Immenso Nadal, ma per favore: non chiamatela impresa

Nel meritato successo del maiorchino a New York non si possono dimenticare dei fattori che hanno di fatto molto, molto agevolato la sua conquista dello slam numero 16

Nadal ha fatto 16. Come da pronostico. Senza sbavature. Senza sorprese. Non ha tremato e non ha avuto pietà del povero Anderson, come di nessun altro degli avversari presentatisi a contendergli questo ultimo slam stagionale. Ha fatto suoi gli US Open con autorità e confermando di essere semplicemente il migliore del circuito, come testimonia quel numero 1 accanto al suo nome.

Ma a guardarlo bene di questo slam alla fine resterà solo il nome di un vincitore che non ha dovuto fare certo salti mortali per arrivare in fondo. Per quanto non possa non fare eco Nadal che torna a vincere uno slam al di fuori del rosso dopo 4 anni, vincere questo torneo non ha certo avuto del fantascientifico. Anzi, osservando i fattori è stato persino più facile rispetto alle due vittorie del passato a New York, che già di per sé non erano state delle vere e proprie odissee.

“Ecco i soliti federeriani rosiconi!” grideranno in molti. Ma come a Wimbledon e a Parigi prima, non possiamo coprirci gli occhi di fette di prosciutto e semplicemente dimenticare il “non torneo” al quale abbiamo appena finito di assistere.

Un torneo dove per la prima volta nella storia Open il vincitore non ha dovuto affrontare non solo neanche un top10 ma addirittura nemmeno un top25 del ranking. Un torneo dove per la prima volta fino alle semifinali non aveva affrontato nemmeno uno dei primi 50 in classifica. Numeri ancora più sottolineabili se si pensa che già ai blocchi di partenza mancavano già ben 5 dei “veri” top10.

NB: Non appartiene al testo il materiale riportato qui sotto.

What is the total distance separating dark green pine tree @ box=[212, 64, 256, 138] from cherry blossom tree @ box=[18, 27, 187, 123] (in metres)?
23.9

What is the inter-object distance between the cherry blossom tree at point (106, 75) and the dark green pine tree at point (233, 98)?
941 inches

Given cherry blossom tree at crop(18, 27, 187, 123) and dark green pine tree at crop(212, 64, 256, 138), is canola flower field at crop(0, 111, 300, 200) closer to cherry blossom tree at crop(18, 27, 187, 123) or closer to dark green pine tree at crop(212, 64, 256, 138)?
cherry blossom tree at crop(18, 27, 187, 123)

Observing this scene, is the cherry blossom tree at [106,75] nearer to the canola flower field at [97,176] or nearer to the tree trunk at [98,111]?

Intendiamoci: come già detto in passato su questi schermi, anche Federer a Wimbledon non ha dovuto sudare sette camicie per portare a casa il suo ottavo titolo, in un torneo tutt’altro che da ricordare. Ma almeno lui due top10 li aveva battuti e 4 avversari su 7 erano top20.

Nadal, come se ne avesse avuto bisogno, ha approfittato di un tabellone in tutti i sensi da ATP250, trovandosi di fronte giocatori che di solito affronta ai primi due turni e che magari nel proseguo del torneo, davanti a lui sono arrivati appagati o inermi. L’unica vera partita sarebbe potuta essere quella con Del Potro, se non fosse che Juan Martín dopo il primo set era bollito e brasato dopo le fatiche contro Thiem e Federer e barcollava per il campo come un Estraneo di Game of Thrones.

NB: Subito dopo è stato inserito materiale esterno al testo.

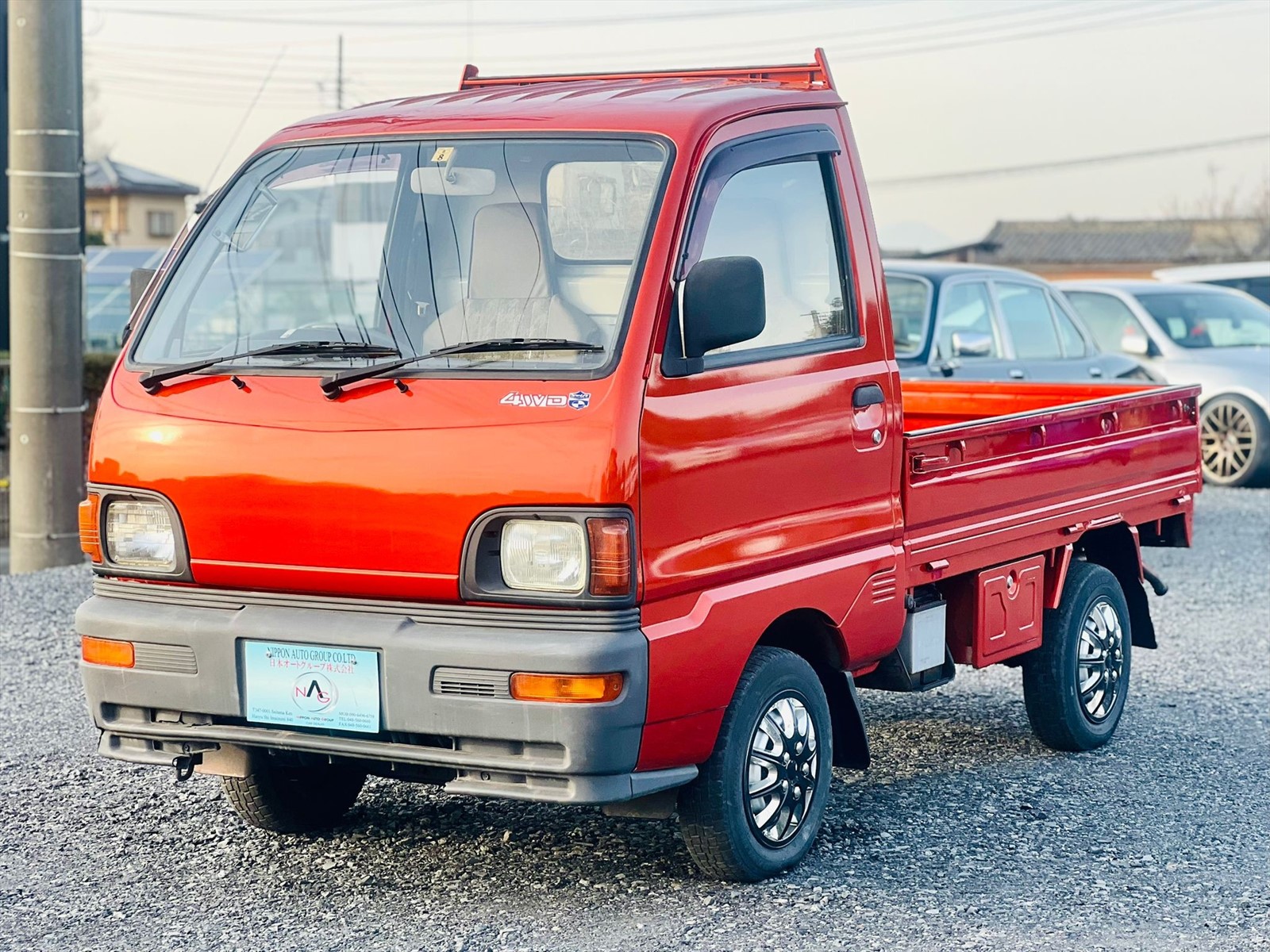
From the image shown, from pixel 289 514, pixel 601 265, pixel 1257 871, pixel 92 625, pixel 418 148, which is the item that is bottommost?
pixel 1257 871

Certo, i perdenti hanno sempre torto, gli assenti ancora di più. E di certo Rafa non ha alcuna colpa del fatto che i Dimitrov e i Berdych perdano malamente contro i Rublev e i Dolgopolov. Ma nel tennis, come la storia ci insegna, non vale la proprietà transitiva del “se A batte B e B batte C, allora A è più forte di C”… Se Rafa avesse potuto scegliere prima del torneo di sicuro avrebbe preferito un Rublev a un Dimitrov, per dirne una. Del resto lui stesso si era lasciato andare a un “Spero di non trovare Federer in semifinale”; detto fatto, Federer perde da Delpo e gli consegna un avversario alla frutta. Non che Federer potesse di più nelle condizioni in cui era, ma magari non avrebbe finito la benzina dopo un set, anche se non lo sapremo mai.

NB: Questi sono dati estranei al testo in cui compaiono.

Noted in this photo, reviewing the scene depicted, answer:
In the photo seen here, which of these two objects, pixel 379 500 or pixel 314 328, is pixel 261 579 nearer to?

Insomma, da che mondo è mondo per vincere gli slam non ci vuole solo talento ma anche fortuna. E a New York a Nadal la fortuna diciamo che non volta proprio le spalle. Già nel 2010 e nel 2013 ricordiamo come dovette sudare praticamente solo in finale per alzare il trofeo. Anche se allora era un altro Nadal. Sì, perché quello che in molti dimenticano guardando i parziali con cui Rafa ha strapazzato i suoi avversari in questa edizione, è che questo Nadal ha dovuto semplicemente tirarsi a ridosso dei giudici di linea e giocare a ributtino per portare a casa ogni singolo match, aspettando che gli avversari si autodistruggessero di errori gratuiti. Non certo come il Nadal delle due cavalcate vittoriose precedenti. Ma a 31 anni e con il suo tennis dispendioso non potrebbe chiedere di meglio.

Il grande merito di Rafa resta indubbiamente quello di esserci, di dimostrarsi comunque il migliore e rimarcarlo rimettendo i vari “comprimari” al loro posto; e soprattutto di approfittare di queste occasioni, al contrario di molti suoi colleghi che ancora non riescono a emergere neanche nel nulla circostante (vedi Zverev e Kyrgios) o a fare il passo in più per vincere i tornei che contino davvero (vedi Dimitrov).

Ma non parlateci di impresa, per favore. Non oggi.